→ What is asked
Copy the stretch from the line containing "How big is the" through the last line of the entries, reproducing every line word for word.

───

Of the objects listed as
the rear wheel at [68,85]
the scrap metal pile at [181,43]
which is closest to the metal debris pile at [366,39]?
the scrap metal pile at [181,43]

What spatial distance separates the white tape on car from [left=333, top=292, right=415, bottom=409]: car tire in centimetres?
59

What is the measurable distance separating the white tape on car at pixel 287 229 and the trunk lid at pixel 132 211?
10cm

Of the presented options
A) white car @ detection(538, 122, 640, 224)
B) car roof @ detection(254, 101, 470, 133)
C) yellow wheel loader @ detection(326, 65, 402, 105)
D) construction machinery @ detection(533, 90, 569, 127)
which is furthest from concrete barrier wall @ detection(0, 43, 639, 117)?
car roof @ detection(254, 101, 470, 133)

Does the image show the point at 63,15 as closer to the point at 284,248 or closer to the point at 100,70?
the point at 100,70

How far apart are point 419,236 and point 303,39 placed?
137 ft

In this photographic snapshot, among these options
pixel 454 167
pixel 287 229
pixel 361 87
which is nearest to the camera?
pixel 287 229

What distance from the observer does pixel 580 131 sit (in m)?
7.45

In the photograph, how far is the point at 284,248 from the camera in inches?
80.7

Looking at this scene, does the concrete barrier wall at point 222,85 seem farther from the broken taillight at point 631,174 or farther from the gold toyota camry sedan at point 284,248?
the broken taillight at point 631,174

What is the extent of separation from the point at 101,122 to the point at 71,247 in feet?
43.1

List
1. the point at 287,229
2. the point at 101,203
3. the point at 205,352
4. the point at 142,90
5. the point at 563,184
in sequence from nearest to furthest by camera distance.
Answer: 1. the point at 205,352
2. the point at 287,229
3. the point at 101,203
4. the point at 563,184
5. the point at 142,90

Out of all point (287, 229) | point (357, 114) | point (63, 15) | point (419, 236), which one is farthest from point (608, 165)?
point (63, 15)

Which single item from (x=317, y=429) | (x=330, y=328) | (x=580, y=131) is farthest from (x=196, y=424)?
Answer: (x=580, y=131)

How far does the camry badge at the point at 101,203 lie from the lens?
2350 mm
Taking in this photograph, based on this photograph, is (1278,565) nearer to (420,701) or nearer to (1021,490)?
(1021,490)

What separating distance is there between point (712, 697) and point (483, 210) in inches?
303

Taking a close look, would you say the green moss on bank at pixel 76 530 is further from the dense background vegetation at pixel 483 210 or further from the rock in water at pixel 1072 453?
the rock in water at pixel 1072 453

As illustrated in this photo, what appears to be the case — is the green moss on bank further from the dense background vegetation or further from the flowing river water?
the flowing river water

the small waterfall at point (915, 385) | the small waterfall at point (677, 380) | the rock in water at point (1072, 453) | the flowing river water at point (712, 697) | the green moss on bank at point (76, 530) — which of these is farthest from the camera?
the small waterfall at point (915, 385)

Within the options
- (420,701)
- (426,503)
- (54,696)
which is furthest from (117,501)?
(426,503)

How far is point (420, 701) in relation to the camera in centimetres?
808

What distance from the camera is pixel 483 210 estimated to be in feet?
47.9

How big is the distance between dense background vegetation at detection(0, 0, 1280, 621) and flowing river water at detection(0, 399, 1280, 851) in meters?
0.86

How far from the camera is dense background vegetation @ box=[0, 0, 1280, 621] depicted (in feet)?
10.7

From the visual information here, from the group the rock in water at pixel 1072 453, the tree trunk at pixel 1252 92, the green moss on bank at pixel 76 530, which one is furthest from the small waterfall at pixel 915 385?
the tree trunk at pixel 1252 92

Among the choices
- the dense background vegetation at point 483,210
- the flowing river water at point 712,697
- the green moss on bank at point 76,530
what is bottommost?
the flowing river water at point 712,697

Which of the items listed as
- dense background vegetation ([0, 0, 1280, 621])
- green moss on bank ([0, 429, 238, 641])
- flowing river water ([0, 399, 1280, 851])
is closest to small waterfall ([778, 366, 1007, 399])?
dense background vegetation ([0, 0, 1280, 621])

───

→ Answer to this problem
How big is the distance between dense background vegetation at detection(0, 0, 1280, 621) and flowing river water at detection(0, 399, 1280, 851) in meters?
0.86

How far from the camera is dense background vegetation @ box=[0, 0, 1280, 621] depicted (in feet)?
10.7

From the visual information here, from the group the rock in water at pixel 1072 453, the tree trunk at pixel 1252 92, the green moss on bank at pixel 76 530, which one is furthest from the small waterfall at pixel 915 385?
the tree trunk at pixel 1252 92

Among the choices
- the dense background vegetation at point 483,210
- the flowing river water at point 712,697
- the green moss on bank at point 76,530
what is bottommost?
the flowing river water at point 712,697

Which of the items listed as
- dense background vegetation ([0, 0, 1280, 621])
- green moss on bank ([0, 429, 238, 641])
- flowing river water ([0, 399, 1280, 851])
is closest to small waterfall ([778, 366, 1007, 399])?
dense background vegetation ([0, 0, 1280, 621])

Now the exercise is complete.